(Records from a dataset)
- - -

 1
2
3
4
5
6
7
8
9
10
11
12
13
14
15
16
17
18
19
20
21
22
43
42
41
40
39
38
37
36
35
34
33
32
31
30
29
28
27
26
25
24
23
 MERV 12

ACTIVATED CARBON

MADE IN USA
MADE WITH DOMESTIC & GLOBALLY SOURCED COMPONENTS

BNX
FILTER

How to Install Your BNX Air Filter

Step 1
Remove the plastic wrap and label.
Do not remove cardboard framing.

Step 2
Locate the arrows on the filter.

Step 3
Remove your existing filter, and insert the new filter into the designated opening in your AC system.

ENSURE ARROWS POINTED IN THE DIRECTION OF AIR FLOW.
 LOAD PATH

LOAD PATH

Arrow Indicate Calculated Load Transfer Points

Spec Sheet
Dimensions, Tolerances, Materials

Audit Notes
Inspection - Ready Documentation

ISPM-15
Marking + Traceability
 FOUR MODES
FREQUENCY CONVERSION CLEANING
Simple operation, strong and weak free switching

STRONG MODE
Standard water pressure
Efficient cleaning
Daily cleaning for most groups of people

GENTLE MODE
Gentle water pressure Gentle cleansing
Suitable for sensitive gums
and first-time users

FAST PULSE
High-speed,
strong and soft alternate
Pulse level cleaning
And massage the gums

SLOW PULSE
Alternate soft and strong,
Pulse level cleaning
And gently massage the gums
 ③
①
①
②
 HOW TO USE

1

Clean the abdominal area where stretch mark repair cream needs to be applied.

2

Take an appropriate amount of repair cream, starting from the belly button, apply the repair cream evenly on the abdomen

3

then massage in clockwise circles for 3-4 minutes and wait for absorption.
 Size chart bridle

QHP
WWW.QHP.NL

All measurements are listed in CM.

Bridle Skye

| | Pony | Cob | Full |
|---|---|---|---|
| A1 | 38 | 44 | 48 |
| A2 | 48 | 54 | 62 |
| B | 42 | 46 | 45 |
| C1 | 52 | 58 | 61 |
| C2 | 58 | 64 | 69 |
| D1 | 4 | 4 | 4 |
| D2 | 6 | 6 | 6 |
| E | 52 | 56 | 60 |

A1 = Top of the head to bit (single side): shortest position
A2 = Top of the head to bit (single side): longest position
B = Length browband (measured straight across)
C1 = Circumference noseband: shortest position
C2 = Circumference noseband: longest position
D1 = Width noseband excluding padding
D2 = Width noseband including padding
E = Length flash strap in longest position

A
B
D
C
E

- - -

- **Try it**:
All entries must come back exactly as they were written.

- **Response for this exercise**:
 1
2
3
4
5
6
7
8
9
10
11
12
13
14
15
16
17
18
19
20
21
22
43
42
41
40
39
38
37
36
35
34
33
32
31
30
29
28
27
26
25
24
23
 MERV 12

ACTIVATED CARBON

MADE IN USA
MADE WITH DOMESTIC & GLOBALLY SOURCED COMPONENTS

BNX
FILTER

How to Install Your BNX Air Filter

Step 1
Remove the plastic wrap and label.
Do not remove cardboard framing.

Step 2
Locate the arrows on the filter.

Step 3
Remove your existing filter, and insert the new filter into the designated opening in your AC system.

ENSURE ARROWS POINTED IN THE DIRECTION OF AIR FLOW.
 LOAD PATH

LOAD PATH

Arrow Indicate Calculated Load Transfer Points

Spec Sheet
Dimensions, Tolerances, Materials

Audit Notes
Inspection - Ready Documentation

ISPM-15
Marking + Traceability
 FOUR MODES
FREQUENCY CONVERSION CLEANING
Simple operation, strong and weak free switching

STRONG MODE
Standard water pressure
Efficient cleaning
Daily cleaning for most groups of people

GENTLE MODE
Gentle water pressure Gentle cleansing
Suitable for sensitive gums
and first-time users

FAST PULSE
High-speed,
strong and soft alternate
Pulse level cleaning
And massage the gums

SLOW PULSE
Alternate soft and strong,
Pulse level cleaning
And gently massage the gums
 ③
①
①
②
 HOW TO USE

1

Clean the abdominal area where stretch mark repair cream needs to be applied.

2

Take an appropriate amount of repair cream, starting from the belly button, apply the repair cream evenly on the abdomen

3

then massage in clockwise circles for 3-4 minutes and wait for absorption.
 Size chart bridle

QHP
WWW.QHP.NL

All measurements are listed in CM.

Bridle Skye

| | Pony | Cob | Full |
|---|---|---|---|
| A1 | 38 | 44 | 48 |
| A2 | 48 | 54 | 62 |
| B | 42 | 46 | 45 |
| C1 | 52 | 58 | 61 |
| C2 | 58 | 64 | 69 |
| D1 | 4 | 4 | 4 |
| D2 | 6 | 6 | 6 |
| E | 52 | 56 | 60 |

A1 = Top of the head to bit (single side): shortest position
A2 = Top of the head to bit (single side): longest position
B = Length browband (measured straight across)
C1 = Circumference noseband: shortest position
C2 = Circumference noseband: longest position
D1 = Width noseband excluding padding
D2 = Width noseband including padding
E = Length flash strap in longest position

A
B
D
C
E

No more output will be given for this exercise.